Equalizer Spring Installation

’67 Volkswagen Beetle — Equalizer Spring Installation

This article was submitted by reader and ’67 enthusiast Richard (Dick) Diaz. Thank you very much for your contributions to 1967beetle.com.

I am not sure about this 1967 Volkswagen Bug which I purchased nearly a year or so ago–it has taken over my life! In a positive way I want to add! Luckily for me, I was fortunate enough to stumble across 1967Beetle.com on one of my many trips through cyberspace looking at other 1967 VW Bugs, trying to see what is missing from my Bug.

I have tried hard not to make this project a “checkbook restoration,” but I do have limitations on what I can do myself, how much money I have and how much money my wife thinks I am spending! My rule has been to not try anything that requires a special tool, knowing that I have only so much time on this earth to use special tools and I have used up 66 years of my life to get to this point! I had written an early article for 1967Beetle.com on the purchase of my 1967 VW Bug and what mistakes I made in selecting this particular car. This article, Equalizing Spring Installation, comes at the urging of Jay Salser and Eric Shoemaker of 1967Beetle.com to hopefully help others that may want to pursue a similar project. The Equalizer Spring had been removed from my car when the previous owner lowered the car for the increasingly popular California Look!

□ □ □

Resume the equalizer spring installation article on the '67 Beetle, starting right after its last sentence.

(Spatial relationship records)
□ □ □

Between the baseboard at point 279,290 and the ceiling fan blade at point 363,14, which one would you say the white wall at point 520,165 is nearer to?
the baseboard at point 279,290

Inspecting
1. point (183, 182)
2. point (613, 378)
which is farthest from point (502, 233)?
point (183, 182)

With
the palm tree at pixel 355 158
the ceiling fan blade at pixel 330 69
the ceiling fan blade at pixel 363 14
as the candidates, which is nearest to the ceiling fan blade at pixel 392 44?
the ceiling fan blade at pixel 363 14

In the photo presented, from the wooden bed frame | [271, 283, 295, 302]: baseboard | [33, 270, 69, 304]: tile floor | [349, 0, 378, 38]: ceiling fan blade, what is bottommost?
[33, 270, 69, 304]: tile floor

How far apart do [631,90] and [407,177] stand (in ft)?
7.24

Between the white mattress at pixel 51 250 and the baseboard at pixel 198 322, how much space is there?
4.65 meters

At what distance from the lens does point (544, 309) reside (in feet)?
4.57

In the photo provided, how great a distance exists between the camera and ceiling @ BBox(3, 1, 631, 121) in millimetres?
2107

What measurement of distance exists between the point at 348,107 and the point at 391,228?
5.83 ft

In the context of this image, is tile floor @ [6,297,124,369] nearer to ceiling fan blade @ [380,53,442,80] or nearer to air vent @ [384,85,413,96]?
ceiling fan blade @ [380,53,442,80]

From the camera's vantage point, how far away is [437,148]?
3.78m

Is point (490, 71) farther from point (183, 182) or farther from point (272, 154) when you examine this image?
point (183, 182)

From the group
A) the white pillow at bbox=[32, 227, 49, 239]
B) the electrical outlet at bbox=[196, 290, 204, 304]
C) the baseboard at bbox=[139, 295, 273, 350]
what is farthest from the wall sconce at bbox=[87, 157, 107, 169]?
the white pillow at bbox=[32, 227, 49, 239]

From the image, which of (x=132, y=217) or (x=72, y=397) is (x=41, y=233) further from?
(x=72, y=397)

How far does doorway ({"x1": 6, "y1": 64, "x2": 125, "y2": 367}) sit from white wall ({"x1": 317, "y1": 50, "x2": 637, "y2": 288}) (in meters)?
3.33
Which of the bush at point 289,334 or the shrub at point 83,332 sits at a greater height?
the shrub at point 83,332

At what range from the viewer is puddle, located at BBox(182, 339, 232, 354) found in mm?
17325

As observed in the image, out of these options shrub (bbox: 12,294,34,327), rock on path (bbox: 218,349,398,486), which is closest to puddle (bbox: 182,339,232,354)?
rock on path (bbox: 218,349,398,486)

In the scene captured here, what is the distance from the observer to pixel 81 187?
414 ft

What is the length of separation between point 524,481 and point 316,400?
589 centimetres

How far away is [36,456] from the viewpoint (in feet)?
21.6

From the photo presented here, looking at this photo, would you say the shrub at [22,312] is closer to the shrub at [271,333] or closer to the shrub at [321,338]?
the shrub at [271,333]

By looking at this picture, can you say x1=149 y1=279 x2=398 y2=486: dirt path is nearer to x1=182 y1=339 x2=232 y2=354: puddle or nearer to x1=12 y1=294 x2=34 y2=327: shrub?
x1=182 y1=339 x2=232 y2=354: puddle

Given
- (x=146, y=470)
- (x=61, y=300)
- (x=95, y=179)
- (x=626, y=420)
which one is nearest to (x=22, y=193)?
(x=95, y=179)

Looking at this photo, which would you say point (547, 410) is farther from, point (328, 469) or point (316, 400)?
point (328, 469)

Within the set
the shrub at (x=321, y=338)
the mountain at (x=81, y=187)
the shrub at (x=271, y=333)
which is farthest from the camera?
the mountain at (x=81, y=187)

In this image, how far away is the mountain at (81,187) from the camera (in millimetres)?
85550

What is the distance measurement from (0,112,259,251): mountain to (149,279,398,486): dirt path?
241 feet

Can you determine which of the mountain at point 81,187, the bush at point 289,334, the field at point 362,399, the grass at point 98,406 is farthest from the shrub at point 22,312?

□ □ □

(Response to the exercise)
This article is about my discovery of, and installation of, the missing Equalizer Spring that Volkswagen had installed in the 1967 year and early 1968 year VW Bugs. To complicate things, the Equalizer Spring goes by many names, making it elusive to what its true function really is: Rear Anti-Roll Bar, Z-Bar and Sway Bar. From what I have read, the Volkswagen engineers had it right the first time! According to Volkswagen’s Official Service Manual, Beetle and Karmann Ghia 1966, 1967, 1968, 1969, Bentley Publishers, the Equalizer Spring is a side-to-side torsion bar connected to the axle tubes. It is designed to provide an additional progressive spring action to assist rear torsion bars when under load. The Equalizer Spring was added in 1967 because in 1967 the torsion bar was softened for a softer ride and the Equalizer Spring made up the difference and came into use only when there was a heavy load over the rear axle.

’67 Volkswagen Beetle — Equalizer Spring Installation

’67 Volkswagen Beetle — Equalizer Spring Installation

“Z-Bar” comes close to an accurate description of this part simply because after installation the configuration resembles the shape of the letter “Z”! But the function of an Equalizer Spring has nothing to do with sway, or preventing a roll! At least that is what I have read; it simply equalizes the weight over the rear swing axle when under a load! But then read the forums and you will find a difference of opinion of its function by each author, and whether the Equalizer Spring is even needed. It does make me wonder, though, why they installed it for one year only! Just the same, I hate to have missing original parts!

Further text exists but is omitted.